There is a paucity of literature on resumption of normal voiding predictors after synthetic retropubic sling insertion and lack of a standardized method of determination. Our goals were to determine the incidence of a successful voiding trial; whether clinical, operative, or urodynamic variables predict discharge with a catheter; and incidence of later retention in those who were initially successful. We performed an internal-review-board (IRB)-approved retrospective chart review of 229 consecutive patients who underwent retropubic sling (TVT, Boston Scientific, Natick, MA, USA)) from 2001 to 2010. Exclusions were concomitant surgery or cystotomy at the time of retropubic sling insertion. All participants underwent a voiding trial in recovery consisting of 300cc sterile-water retrograde fill and were discharged home without a catheter after single void of at least 200cc following catheter removal.
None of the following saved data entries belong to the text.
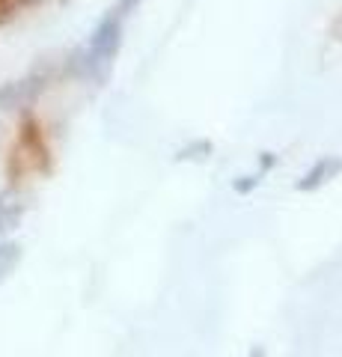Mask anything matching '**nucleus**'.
<instances>
[{
    "label": "nucleus",
    "instance_id": "f257e3e1",
    "mask_svg": "<svg viewBox=\"0 0 342 357\" xmlns=\"http://www.w3.org/2000/svg\"><path fill=\"white\" fill-rule=\"evenodd\" d=\"M339 173H342V158H336V155H325L322 161H316L310 170L304 173V178L295 188L304 191V194H310V191H318L322 185H327L330 178H336Z\"/></svg>",
    "mask_w": 342,
    "mask_h": 357
},
{
    "label": "nucleus",
    "instance_id": "f03ea898",
    "mask_svg": "<svg viewBox=\"0 0 342 357\" xmlns=\"http://www.w3.org/2000/svg\"><path fill=\"white\" fill-rule=\"evenodd\" d=\"M21 244L13 238H3L0 241V283H6L9 277L15 274V268L21 265Z\"/></svg>",
    "mask_w": 342,
    "mask_h": 357
},
{
    "label": "nucleus",
    "instance_id": "7ed1b4c3",
    "mask_svg": "<svg viewBox=\"0 0 342 357\" xmlns=\"http://www.w3.org/2000/svg\"><path fill=\"white\" fill-rule=\"evenodd\" d=\"M21 215H24V206L21 203H13V194L3 191L0 194V238L6 236V232H13L18 227Z\"/></svg>",
    "mask_w": 342,
    "mask_h": 357
},
{
    "label": "nucleus",
    "instance_id": "20e7f679",
    "mask_svg": "<svg viewBox=\"0 0 342 357\" xmlns=\"http://www.w3.org/2000/svg\"><path fill=\"white\" fill-rule=\"evenodd\" d=\"M24 107L21 105V93H18V81H9L0 86V114H13V110Z\"/></svg>",
    "mask_w": 342,
    "mask_h": 357
},
{
    "label": "nucleus",
    "instance_id": "39448f33",
    "mask_svg": "<svg viewBox=\"0 0 342 357\" xmlns=\"http://www.w3.org/2000/svg\"><path fill=\"white\" fill-rule=\"evenodd\" d=\"M137 3H140V0H119V3H116V13L123 15V18H128V15L137 9Z\"/></svg>",
    "mask_w": 342,
    "mask_h": 357
},
{
    "label": "nucleus",
    "instance_id": "423d86ee",
    "mask_svg": "<svg viewBox=\"0 0 342 357\" xmlns=\"http://www.w3.org/2000/svg\"><path fill=\"white\" fill-rule=\"evenodd\" d=\"M42 3H48V0H15L18 9H36V6H42Z\"/></svg>",
    "mask_w": 342,
    "mask_h": 357
}]
</instances>
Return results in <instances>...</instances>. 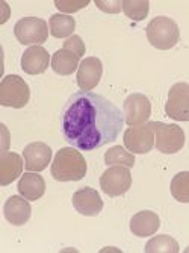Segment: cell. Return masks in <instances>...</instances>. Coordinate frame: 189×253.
Returning <instances> with one entry per match:
<instances>
[{
    "mask_svg": "<svg viewBox=\"0 0 189 253\" xmlns=\"http://www.w3.org/2000/svg\"><path fill=\"white\" fill-rule=\"evenodd\" d=\"M123 125L121 109L92 91H77L70 96L61 114L64 140L83 152L97 150L115 141Z\"/></svg>",
    "mask_w": 189,
    "mask_h": 253,
    "instance_id": "obj_1",
    "label": "cell"
},
{
    "mask_svg": "<svg viewBox=\"0 0 189 253\" xmlns=\"http://www.w3.org/2000/svg\"><path fill=\"white\" fill-rule=\"evenodd\" d=\"M88 166L83 155L73 147H62L52 163V176L58 182H77L86 174Z\"/></svg>",
    "mask_w": 189,
    "mask_h": 253,
    "instance_id": "obj_2",
    "label": "cell"
},
{
    "mask_svg": "<svg viewBox=\"0 0 189 253\" xmlns=\"http://www.w3.org/2000/svg\"><path fill=\"white\" fill-rule=\"evenodd\" d=\"M147 40L154 49L170 50L179 42L180 31L177 23L165 15L153 18L147 26Z\"/></svg>",
    "mask_w": 189,
    "mask_h": 253,
    "instance_id": "obj_3",
    "label": "cell"
},
{
    "mask_svg": "<svg viewBox=\"0 0 189 253\" xmlns=\"http://www.w3.org/2000/svg\"><path fill=\"white\" fill-rule=\"evenodd\" d=\"M31 99L29 85L18 75L5 76L0 82V105L8 108H25Z\"/></svg>",
    "mask_w": 189,
    "mask_h": 253,
    "instance_id": "obj_4",
    "label": "cell"
},
{
    "mask_svg": "<svg viewBox=\"0 0 189 253\" xmlns=\"http://www.w3.org/2000/svg\"><path fill=\"white\" fill-rule=\"evenodd\" d=\"M154 130L156 149L160 153L173 155L183 149L185 146V132L177 125H167L162 122H150Z\"/></svg>",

Of 170 patients, 136 (80%) passed the voiding trial the same day, with 165 (97%) passing within 1day. Factors associated with delayed voiding were age ≥65years (p < 0.05), presence of Valsalva voiding (p < 0.01), lower body mass index (BMI) (p < 0.05), and higher gravidity (p < 0.05) and parity (p < 0.01). Age ≥65years [adjusted odds ratio (aOR) 3.72, 95% confidence interval (CI) 1.40-9.90, p < 0.01] and Valsalva voiding (aOR 3.89, 95% CI 1.56-9.69, p < 0.01) remained significant independent predictors in multivariate analysis. The majority of patients with retropubic sling can be safely discharged home the same day without a catheter after retrograde fill. Women >65years or Valsalva voiders had nearly four times the odds of being discharged with a catheter. Most patients resume normal voiding within 24h after retropubic sling insertion, but >65years and Valsalva voiding are risk factors for voiding inability at discharge.